1. LockBit ransomware leaks customer data stolen from Bangkok Airways

Bangkok Airways, one of Thailand’s major airlines, disclosed a ransomware attack that compromised the personal and passport information of its customers. The LockBit ransomware gang claimed responsibility for the attack and published more than 200 GB of files on its leak site on August 28.

The leaked data contained contact information (names, addresses, phone numbers, emails), passport information (genders, nationalities, passport number, travel history), as well as partial payment card information. The LockBit gang’s initial deadline for making the ransom payment was August 30. Yet, the data were released two days prior to the promised date.

Bangkok Airways said that its OT systems were not affected by the attack, and advised all customers to watch out for phishing attacks.

LockBit ransomware successfully attacked global consulting firm Accenture in early August, which appeared to have caused a series of downstream attacks. Apart from Bangkok Airways, LockBit also claimed to have compromised Ethiopian Airlines and an airport.
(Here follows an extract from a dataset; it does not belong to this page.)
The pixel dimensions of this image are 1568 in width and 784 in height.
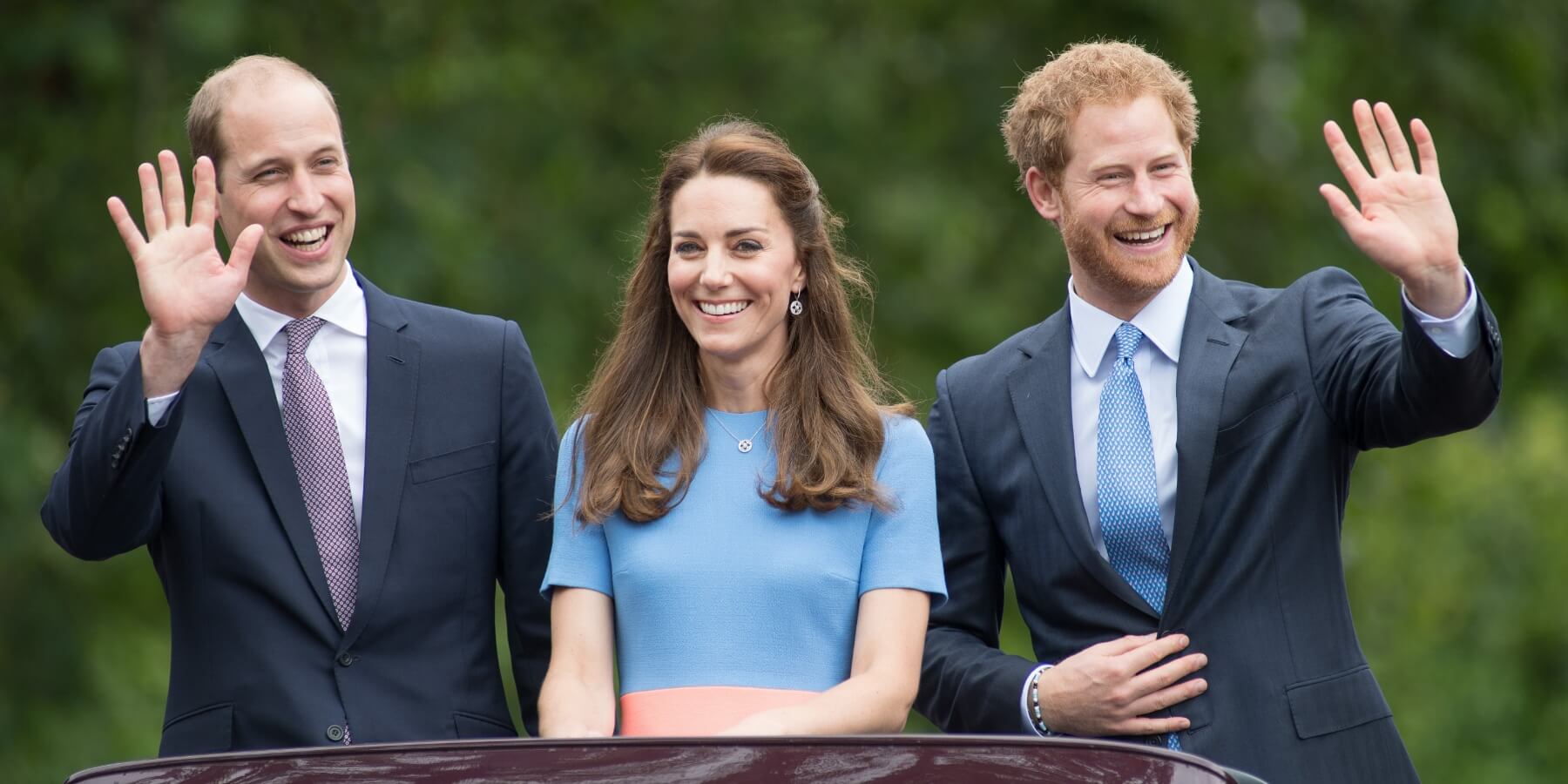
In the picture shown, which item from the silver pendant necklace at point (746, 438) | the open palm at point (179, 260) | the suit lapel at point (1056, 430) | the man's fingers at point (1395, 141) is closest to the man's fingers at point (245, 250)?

Sources: Threatpost, Bleeping Computer


2. Indonesia’s COVID-19 tracing app leaks personal data of 1.4 million users

Indonesia’s electronic Health Alert Card (eHAC) mobile app was found to lack basic security measures as researchers at vpnMentor discovered 1.4 million unencrypted user records on an open Elasticsearch database. eHAC records and tracks COVID-19 testing results and medical conditions of all those flying into Indonesia, regardless of citizenship.
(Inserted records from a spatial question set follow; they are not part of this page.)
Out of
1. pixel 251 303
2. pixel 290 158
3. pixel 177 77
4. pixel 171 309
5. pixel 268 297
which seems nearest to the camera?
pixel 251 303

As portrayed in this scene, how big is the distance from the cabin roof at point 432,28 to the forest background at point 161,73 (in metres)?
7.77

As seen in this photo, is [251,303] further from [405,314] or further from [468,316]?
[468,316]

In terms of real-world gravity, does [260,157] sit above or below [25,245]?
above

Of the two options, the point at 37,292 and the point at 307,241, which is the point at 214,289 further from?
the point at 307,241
The exposed data contained personal and contact information, passport information, COVID-19 testing results, and medical status. The Residential Identification Numbers (NIK) of some users were also included. Furthermore, the leaked data contained the information of medical staff from 226 hospitals across the country who used the app to contact patients.

Indonesian health officials did not respond to the issue directly, but asked all users of eHAC to update to a newer version. As more and more countries adopt contact tracing apps and vaccine passports, sufficient data security measures must be implemented to avoid mass-scale data breaches.

Sources: ZDNet, The Register


3. Over 600,000 Illinois patient records leaked following cyberattack

DuPage Medical Group (DMG), the largest independent group of physicians in the State of Illinois, disclosed a data breach of over 600,000 patient records as a result of a cyberattack in July.

Leaked patient data included names, dates of birth, addresses, diagnosis codes, medical history containing dates and procedures. The social security numbers (SSN) for some patients may also have been compromised.

After over a month of investigations, DMG concluded that the hackers gained access to its IT systems between July 12 and 13. It is now contacting all victims individually, promising to offer free credit monitoring services.